Ces exhortations de Jean font partie des exigences de la Loi et sont des preuves de repentance.

« Des collecteurs d’impôts et des soldats demandaient :  que devons-nous faire ? N’extorquez personne et contentez-vous de votre salaire » (Luc 3.12-14).

Jean renvoie ses auditeurs à la loi morale car c’est elle qui éveille le sentiment du péché et le besoin de la grâce de Dieu qui pardonne gratuitement.

« Le peuple se demandait si Jean n’était pas le Messie, mais il leur dit : Moi je vous baptise d’eau. Mais quelqu’un vient plus puissant que moi. Je ne suis même pas digne de dénouer ses sandales. Lui, il vous baptisera dans le Saint-Esprit et le feu » (Luc 3.15-17).

Jean met les points sur les i. Il n’est pas le Messie mais son précurseur. Il prêche l’évangile car le baptême de l’Esprit est la nouvelle naissance et le baptême de feu est le jugement.

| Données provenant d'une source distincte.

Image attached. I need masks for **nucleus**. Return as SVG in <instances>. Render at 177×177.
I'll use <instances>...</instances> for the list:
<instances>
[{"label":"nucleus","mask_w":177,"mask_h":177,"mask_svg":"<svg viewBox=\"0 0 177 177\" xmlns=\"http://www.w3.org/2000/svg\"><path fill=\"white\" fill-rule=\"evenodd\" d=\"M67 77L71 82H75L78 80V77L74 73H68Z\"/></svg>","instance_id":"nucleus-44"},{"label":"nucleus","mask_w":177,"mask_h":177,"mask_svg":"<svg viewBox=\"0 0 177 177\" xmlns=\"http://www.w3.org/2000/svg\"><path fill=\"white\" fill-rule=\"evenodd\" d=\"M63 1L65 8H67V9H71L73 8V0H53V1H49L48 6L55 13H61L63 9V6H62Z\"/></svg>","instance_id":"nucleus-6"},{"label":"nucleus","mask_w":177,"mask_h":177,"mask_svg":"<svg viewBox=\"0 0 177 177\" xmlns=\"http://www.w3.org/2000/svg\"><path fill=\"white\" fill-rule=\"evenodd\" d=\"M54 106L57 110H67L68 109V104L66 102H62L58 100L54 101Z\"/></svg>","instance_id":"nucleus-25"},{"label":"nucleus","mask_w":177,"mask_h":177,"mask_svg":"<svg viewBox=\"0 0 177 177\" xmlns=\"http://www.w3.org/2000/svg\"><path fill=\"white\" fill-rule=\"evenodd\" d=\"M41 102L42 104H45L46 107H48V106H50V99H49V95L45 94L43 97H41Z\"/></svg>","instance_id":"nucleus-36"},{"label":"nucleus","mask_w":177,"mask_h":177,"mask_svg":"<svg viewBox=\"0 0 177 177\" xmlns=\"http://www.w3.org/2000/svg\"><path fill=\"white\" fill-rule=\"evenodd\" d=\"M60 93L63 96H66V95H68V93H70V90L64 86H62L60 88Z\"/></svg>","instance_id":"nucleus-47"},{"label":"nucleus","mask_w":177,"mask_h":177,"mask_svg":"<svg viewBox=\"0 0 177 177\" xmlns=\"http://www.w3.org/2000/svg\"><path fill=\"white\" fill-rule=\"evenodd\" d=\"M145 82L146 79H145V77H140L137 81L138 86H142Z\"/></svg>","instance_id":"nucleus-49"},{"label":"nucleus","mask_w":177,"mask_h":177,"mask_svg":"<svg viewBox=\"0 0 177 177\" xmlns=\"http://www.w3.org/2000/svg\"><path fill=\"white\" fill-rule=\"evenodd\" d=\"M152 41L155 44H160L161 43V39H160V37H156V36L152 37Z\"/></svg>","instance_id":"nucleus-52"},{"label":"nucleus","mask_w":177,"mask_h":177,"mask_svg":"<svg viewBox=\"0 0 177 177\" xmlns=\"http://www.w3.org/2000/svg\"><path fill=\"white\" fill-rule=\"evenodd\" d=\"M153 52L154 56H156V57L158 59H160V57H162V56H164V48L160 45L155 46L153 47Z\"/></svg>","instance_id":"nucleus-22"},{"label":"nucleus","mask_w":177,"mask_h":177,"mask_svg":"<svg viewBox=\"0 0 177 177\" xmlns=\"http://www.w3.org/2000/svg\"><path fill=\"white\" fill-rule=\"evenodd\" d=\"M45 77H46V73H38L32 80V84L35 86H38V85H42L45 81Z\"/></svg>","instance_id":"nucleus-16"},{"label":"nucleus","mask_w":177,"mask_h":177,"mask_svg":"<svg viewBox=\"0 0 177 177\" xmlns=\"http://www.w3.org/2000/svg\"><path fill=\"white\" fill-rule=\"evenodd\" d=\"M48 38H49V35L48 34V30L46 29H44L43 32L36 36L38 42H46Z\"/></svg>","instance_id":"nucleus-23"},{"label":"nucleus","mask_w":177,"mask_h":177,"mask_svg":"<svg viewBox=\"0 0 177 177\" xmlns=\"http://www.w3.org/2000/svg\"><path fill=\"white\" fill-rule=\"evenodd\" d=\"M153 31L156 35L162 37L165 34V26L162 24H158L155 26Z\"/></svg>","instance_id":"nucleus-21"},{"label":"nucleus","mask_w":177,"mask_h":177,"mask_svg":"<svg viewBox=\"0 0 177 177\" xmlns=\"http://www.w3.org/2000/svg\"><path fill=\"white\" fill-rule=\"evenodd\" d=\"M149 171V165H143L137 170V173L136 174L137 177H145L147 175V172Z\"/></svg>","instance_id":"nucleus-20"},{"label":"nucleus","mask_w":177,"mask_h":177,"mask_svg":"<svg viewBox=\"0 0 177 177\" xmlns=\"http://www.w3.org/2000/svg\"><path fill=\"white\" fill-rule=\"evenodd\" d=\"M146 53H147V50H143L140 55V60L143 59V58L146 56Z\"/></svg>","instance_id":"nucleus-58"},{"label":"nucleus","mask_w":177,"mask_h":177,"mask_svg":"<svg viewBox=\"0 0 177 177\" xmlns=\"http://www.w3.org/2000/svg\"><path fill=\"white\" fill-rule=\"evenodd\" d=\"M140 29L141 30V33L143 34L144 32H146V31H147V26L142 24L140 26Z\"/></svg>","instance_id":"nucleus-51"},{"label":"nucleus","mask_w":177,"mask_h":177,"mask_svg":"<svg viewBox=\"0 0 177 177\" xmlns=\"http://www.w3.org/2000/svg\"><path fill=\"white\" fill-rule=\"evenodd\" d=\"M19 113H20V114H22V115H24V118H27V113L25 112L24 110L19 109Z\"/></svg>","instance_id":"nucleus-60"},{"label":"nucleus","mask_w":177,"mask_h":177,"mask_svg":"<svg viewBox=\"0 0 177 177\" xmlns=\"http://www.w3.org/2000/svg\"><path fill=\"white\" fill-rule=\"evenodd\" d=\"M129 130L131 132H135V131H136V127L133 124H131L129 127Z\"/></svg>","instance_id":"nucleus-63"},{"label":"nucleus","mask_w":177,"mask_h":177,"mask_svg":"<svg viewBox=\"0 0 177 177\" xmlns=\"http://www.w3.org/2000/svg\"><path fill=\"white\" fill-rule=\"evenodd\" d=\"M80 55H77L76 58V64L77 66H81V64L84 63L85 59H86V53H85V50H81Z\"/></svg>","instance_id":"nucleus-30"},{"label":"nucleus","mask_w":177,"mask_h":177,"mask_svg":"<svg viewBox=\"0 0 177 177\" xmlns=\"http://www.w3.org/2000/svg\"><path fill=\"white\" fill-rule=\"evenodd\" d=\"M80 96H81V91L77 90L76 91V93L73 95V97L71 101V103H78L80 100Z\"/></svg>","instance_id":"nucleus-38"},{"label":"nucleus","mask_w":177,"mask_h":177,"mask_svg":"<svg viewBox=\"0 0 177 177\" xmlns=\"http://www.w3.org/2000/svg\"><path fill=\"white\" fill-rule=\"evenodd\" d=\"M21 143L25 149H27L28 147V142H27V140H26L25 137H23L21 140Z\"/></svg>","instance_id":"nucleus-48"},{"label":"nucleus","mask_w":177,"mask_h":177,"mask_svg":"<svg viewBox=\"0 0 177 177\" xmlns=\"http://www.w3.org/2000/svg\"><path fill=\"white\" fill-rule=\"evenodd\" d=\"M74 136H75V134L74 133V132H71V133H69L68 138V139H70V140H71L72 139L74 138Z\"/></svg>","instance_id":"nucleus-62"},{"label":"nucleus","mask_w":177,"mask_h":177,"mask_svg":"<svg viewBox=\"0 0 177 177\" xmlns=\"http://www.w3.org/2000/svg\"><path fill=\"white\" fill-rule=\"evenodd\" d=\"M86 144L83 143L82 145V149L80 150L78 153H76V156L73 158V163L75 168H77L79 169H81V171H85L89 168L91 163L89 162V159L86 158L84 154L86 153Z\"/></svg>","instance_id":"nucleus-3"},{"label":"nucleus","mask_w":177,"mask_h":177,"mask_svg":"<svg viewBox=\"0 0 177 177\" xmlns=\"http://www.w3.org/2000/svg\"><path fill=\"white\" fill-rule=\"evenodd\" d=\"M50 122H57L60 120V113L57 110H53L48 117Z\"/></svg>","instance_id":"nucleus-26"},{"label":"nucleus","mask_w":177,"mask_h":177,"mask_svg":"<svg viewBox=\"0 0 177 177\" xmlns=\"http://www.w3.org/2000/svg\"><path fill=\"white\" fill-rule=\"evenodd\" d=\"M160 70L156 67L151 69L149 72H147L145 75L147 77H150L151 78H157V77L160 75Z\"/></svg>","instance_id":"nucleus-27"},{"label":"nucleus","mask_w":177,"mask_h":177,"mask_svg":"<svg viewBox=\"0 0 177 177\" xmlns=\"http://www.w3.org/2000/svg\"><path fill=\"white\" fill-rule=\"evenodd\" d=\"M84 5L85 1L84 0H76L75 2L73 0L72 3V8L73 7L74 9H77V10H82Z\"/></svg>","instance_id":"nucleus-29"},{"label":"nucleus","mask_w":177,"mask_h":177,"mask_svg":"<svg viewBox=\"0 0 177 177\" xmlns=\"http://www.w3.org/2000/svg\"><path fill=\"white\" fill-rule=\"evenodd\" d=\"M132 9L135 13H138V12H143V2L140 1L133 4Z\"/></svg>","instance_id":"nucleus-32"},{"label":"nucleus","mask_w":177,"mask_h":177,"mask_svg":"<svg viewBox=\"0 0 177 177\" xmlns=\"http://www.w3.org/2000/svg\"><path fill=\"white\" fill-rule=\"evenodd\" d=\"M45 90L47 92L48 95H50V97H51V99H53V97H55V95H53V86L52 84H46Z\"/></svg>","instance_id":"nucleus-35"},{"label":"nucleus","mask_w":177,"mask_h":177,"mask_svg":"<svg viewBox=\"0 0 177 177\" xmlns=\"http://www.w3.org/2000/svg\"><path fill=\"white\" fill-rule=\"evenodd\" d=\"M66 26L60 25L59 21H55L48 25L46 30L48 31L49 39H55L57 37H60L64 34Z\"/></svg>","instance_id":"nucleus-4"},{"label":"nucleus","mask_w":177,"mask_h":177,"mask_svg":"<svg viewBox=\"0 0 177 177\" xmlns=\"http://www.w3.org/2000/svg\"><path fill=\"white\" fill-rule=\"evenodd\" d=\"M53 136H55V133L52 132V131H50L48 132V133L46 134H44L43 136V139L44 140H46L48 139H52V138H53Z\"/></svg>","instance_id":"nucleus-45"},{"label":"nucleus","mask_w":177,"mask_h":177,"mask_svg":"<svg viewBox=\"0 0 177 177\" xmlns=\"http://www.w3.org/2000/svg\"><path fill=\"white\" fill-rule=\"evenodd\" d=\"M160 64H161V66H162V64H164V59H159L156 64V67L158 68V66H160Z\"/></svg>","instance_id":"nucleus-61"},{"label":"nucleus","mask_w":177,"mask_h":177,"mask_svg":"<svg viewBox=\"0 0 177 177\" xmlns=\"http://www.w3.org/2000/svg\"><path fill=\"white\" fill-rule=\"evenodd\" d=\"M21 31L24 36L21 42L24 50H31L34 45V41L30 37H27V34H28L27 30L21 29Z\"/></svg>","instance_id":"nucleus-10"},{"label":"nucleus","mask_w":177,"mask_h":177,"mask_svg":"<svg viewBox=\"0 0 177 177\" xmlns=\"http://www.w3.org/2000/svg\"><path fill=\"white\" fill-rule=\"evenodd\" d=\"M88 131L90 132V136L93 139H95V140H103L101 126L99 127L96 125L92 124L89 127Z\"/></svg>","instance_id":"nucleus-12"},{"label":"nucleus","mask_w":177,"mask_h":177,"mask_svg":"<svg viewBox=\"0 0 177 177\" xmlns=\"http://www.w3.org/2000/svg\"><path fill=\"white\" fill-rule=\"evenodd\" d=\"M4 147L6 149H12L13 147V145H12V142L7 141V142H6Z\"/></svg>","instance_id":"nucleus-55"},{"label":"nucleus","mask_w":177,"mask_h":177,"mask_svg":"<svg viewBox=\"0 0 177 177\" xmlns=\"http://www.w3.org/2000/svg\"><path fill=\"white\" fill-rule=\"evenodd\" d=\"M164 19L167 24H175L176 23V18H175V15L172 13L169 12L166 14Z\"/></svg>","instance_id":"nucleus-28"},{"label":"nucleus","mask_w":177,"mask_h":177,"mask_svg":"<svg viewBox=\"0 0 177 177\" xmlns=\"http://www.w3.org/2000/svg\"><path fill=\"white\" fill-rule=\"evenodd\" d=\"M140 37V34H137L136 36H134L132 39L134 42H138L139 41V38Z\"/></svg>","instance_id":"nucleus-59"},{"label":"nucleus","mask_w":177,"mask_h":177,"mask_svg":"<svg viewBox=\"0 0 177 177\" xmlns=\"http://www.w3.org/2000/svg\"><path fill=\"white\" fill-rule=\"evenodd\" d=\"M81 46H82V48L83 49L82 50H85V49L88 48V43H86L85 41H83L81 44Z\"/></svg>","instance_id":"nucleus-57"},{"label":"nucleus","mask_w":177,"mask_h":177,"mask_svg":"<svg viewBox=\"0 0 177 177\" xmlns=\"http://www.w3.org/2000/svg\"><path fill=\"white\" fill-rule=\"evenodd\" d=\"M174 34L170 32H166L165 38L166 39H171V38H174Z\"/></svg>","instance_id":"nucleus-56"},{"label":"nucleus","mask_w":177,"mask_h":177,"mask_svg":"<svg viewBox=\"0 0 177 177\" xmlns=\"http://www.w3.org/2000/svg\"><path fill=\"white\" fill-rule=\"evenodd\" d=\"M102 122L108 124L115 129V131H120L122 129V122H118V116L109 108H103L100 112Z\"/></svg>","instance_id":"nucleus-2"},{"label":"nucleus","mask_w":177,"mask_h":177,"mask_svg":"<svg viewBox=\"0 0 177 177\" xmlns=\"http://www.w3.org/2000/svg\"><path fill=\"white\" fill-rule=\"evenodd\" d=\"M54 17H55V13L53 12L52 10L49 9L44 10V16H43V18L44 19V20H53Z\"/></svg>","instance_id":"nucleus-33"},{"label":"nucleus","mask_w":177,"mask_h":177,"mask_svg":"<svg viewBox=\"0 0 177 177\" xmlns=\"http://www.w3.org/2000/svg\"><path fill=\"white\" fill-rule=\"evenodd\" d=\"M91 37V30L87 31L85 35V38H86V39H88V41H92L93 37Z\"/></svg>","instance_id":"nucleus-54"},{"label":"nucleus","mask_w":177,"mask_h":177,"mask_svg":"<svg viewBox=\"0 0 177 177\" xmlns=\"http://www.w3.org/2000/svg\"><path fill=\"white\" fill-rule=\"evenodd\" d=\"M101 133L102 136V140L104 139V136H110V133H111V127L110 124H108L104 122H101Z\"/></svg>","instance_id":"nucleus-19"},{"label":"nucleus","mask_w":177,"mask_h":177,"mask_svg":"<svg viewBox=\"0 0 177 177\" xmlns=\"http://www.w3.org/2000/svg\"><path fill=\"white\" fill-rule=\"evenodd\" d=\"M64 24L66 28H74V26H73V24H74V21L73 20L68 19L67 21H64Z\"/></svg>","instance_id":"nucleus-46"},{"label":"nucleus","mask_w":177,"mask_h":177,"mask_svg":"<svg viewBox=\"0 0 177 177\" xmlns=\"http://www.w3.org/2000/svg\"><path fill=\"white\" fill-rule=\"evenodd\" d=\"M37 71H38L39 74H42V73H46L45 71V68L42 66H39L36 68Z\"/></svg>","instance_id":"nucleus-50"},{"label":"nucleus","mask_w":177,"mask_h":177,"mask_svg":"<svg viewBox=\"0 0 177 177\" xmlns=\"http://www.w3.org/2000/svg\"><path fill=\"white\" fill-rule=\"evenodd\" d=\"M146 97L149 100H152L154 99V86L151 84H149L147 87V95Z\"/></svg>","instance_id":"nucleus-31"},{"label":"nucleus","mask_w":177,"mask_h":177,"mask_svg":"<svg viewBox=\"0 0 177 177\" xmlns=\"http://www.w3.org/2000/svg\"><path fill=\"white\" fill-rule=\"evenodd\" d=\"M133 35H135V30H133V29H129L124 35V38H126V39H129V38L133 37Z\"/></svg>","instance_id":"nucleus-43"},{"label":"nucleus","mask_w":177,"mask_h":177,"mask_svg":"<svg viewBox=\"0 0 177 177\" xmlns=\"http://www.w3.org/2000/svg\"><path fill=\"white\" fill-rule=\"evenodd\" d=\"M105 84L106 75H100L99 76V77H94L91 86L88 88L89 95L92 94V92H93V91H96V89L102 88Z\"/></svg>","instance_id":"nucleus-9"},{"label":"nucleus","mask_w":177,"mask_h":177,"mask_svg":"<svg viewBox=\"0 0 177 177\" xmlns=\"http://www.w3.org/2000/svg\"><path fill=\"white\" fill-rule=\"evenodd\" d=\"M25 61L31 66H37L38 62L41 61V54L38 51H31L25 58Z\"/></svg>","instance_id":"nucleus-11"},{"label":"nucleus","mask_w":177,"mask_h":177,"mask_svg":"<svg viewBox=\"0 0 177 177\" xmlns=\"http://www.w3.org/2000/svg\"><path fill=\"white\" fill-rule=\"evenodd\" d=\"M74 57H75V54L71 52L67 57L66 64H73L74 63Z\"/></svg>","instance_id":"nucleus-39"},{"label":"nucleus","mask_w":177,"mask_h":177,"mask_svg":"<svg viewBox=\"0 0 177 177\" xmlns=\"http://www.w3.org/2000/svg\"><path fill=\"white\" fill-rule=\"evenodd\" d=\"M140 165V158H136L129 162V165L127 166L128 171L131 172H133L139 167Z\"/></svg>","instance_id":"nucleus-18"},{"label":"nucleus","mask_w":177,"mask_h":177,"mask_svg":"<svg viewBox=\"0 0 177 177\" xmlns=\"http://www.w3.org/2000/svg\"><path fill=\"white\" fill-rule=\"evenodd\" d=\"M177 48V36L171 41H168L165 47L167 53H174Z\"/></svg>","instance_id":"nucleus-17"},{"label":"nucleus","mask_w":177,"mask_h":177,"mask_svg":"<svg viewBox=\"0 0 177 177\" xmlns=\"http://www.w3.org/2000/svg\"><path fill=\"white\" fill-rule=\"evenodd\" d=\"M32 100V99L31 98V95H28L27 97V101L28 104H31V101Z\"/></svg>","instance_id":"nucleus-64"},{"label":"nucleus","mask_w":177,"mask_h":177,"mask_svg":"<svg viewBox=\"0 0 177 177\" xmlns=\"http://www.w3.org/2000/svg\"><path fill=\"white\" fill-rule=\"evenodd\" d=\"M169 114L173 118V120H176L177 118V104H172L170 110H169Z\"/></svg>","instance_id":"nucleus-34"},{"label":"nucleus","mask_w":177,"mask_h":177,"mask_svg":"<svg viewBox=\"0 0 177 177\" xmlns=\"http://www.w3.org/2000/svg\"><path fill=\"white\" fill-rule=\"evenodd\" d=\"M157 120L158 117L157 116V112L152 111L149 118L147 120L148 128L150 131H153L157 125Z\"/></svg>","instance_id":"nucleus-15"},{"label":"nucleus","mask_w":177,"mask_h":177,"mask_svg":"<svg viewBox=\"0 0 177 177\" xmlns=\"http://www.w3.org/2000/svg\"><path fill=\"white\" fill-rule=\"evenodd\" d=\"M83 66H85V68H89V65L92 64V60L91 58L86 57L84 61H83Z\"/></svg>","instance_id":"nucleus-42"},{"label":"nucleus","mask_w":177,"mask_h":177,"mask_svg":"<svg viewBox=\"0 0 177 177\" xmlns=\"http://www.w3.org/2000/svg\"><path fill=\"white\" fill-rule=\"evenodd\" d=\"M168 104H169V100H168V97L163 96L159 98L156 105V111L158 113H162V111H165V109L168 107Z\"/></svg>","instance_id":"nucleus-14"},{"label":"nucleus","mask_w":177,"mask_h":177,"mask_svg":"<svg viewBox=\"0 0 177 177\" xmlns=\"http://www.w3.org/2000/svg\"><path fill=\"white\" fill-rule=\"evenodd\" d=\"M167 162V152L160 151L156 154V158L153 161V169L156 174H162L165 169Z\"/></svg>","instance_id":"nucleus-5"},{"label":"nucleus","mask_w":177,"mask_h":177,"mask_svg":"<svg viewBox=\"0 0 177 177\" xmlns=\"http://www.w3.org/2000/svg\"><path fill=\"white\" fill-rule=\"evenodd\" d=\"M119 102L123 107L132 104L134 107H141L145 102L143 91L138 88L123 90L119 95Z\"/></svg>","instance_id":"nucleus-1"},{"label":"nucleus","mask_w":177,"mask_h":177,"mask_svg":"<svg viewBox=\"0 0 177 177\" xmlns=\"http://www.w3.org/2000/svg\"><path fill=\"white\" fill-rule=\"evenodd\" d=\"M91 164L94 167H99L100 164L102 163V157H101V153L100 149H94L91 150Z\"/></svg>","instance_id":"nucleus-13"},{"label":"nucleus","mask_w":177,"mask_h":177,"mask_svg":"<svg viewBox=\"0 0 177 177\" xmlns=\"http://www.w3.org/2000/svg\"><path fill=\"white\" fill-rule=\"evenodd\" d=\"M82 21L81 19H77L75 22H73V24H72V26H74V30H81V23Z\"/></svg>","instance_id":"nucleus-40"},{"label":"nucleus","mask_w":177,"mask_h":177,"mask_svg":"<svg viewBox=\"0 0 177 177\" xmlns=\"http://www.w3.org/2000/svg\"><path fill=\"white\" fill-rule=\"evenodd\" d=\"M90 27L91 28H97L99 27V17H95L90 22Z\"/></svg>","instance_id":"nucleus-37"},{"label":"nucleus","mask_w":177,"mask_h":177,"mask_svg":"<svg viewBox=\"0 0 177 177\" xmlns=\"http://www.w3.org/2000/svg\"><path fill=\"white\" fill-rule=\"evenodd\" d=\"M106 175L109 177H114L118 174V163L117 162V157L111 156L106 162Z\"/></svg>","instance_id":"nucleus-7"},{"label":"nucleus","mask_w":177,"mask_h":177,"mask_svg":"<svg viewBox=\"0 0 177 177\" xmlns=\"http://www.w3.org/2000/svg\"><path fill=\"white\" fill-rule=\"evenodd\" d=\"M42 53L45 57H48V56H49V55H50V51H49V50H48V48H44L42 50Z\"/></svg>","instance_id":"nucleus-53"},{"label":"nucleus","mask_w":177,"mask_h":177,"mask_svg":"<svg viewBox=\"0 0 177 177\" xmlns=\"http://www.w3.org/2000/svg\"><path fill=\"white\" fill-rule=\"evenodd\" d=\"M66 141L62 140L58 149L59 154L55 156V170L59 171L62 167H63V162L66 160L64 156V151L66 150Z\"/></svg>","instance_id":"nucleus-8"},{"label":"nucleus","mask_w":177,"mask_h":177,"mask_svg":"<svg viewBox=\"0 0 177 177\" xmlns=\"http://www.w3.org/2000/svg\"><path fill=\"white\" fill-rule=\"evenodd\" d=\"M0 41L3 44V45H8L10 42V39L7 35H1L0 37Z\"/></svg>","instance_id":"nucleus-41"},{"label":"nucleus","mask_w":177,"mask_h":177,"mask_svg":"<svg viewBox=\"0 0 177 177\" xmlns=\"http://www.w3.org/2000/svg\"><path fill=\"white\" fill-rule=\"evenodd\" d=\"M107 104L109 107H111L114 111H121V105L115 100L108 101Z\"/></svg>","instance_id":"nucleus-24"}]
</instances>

« Le peuple venait vers Jean pour se faire baptiser. Jésus fut aussi baptisé. Jésus avait environ trente ans quand il commença son ministère » (Luc 3.21-23).

Le reste du chapitre est une généalogie de 76 noms. Luc commence par Joseph, le père légal de Jésus, puis il cite Héli, père de Marie, et continue avec les ancêtres de Marie jusqu’à Nathan, un fils du roi David. Puis il remonte de David à Adam.

Matthieu part d’Abraham et descend jusqu’à Joseph en passant par Salomon, un autre fils de David. Ces deux lignées de David aboutissent à Joseph et Marie et à Jésus.

Nous arrivons au chapitre 4 qui raconte comment Jésus a fait ses premières armes. Matthieu et Marc racontent aussi la tentation de Jésus, un combat des chefs qui a duré 40 jours. D’un côté, Dieu fait homme, et de l’autre, Satan qui a déjà vaincu Adam et Ève. Maintenant, il s’attaque à Jésus parce qu’il est notre champion, celui qui va livrer bataille pour nous, en résistant aux assauts du diable. Jésus doit passer par l’épreuve du feu et traverser le champ de mines qu’a planté l’adversaire.